A l’instar de Brian de Palma ou Clint Eastwood, Gus Van Sant est l’un des rares auteurs majeurs du cinéma américain capable de digérer les pires contraintes hollywoodiennes pour faire oeuvre personnelle. Après avoir transformé un mauvais projet de remake en grand objet théorique (Psycho), le réalisateur de Drugstore cowboy s’approprie un récit d’initiation quelconque et le porte vers des hauteurs inespérées. Le postulat d’A la rencontre de Forrester n’est d’ailleurs pas sans évoquer celui de Will Hunting, les deux films étant construits autour de la même interrogation. En substance : le génie peut-il s’affirmer au cœur de la misère ? Question stupide qui entraîne, scénaristiquement parlant, son lot d’embûches scolaires, de contradictions sociales et de séniles Socrate (Sean Connery succède, et c’est tant mieux, à Robin Williams). Notre jeune héros se nomme ici Jamal (l’impeccable Rob Brown). S’il a grandi dans le Bronx et joue au basket comme un dieu, l’adolescent noir fait également preuve d’un incroyable appétit culturel qui cache un sérieux don pour l’écriture. Et lorsqu’il découvre la tanière de cette vieille branche de Forrester, auteur vénéré d’un seul roman culte, Jamal ignore encore que l’agoraphobe écossais deviendra son maître à penser et le révélateur de son immense talent.

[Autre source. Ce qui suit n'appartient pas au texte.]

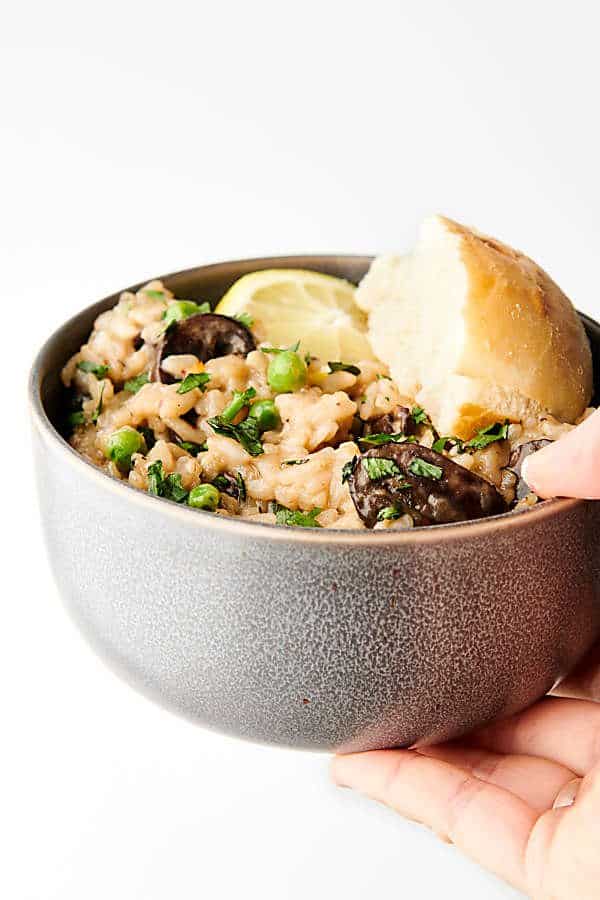 Bowl of risotto with bread and lemon wedge held one hand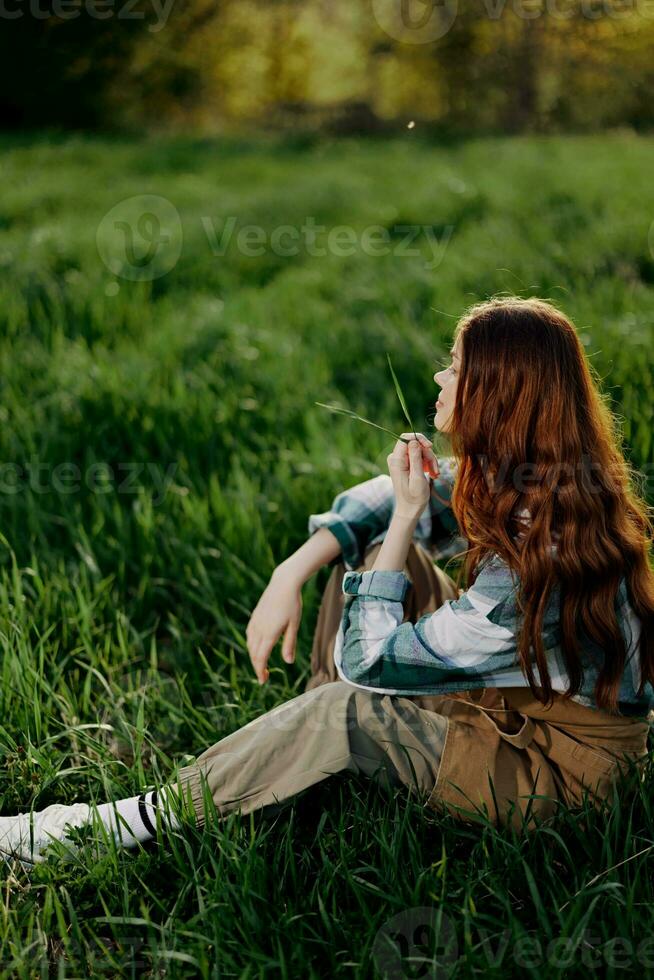 A woman sits on the green grass in a park with her back to the camera and relaxes in nature in the summer sunset evening light photo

Là où d’autres se seraient noyés dans une version gangsta-rap du médiocre Cercle des poètes disparus, Van Sant cultive une sensibilité poétique de tous les instants, loin du ronron lacrymal suggéré par une histoire qu’il n’a pas écrite. La première partie du film est à ce titre admirable, tout en langueur et lyrisme contenu. Le cinéaste n’est jamais aussi à l’aise que dans l’attente de l’action à proprement parler, profitant de cet espace vide d’enjeux dramaturgiques pour capter de son regard attentionné et chaleureux l’environnement de Jamal et de Forrester. Les choses les plus simples y sont filmées avec une sorte d’indéfectible croyance en la beauté, qu’il s’agisse d’un match de basket ou d’un visage adolescent. Parce qu’il semble amoureux de tout ce(ux) qui passe dans son champ, Van Sant déploie une énergie sensuelle, voire érotique, pour rendre compte de cette séduction instinctive qu’on appelle aussi la cinégénie. L’apparition de Jamal en blocs de chair épars et d’abord indistincts témoigne de cette ferveur traduite en fulgurances visuelles parfois abstraites (les compositions étonnantes d’un planétarium) mais souvent liées au corps (le ralenti qui accompagne l’entrée de la dream team universitaire).

A la rencontre de Forrester laisse ainsi une impression de plénitude artistique totale, où la rigueur narrative (Van Sant n’est pas un tout-puissant cynique) est parsemée d’audaces visuelles aussi discrètes que bouleversantes. Moins à l’aise lorsqu’il s’agit de filmer l’ennemi (F. Murray Abraham en méchant prof aigri) et le laborieux combat qui mène à la reconnaissance de son protagoniste, l’ami Gus clôt cependant son huitième long métrage par une ultime leçon de mise en scène : en plan fixe, une partie de basket-ball des rues, lointaine, sans artifices, où les sorties de champ résonnent comme autant d’adieux à un film et à un univers que l’artiste aura tant chéris.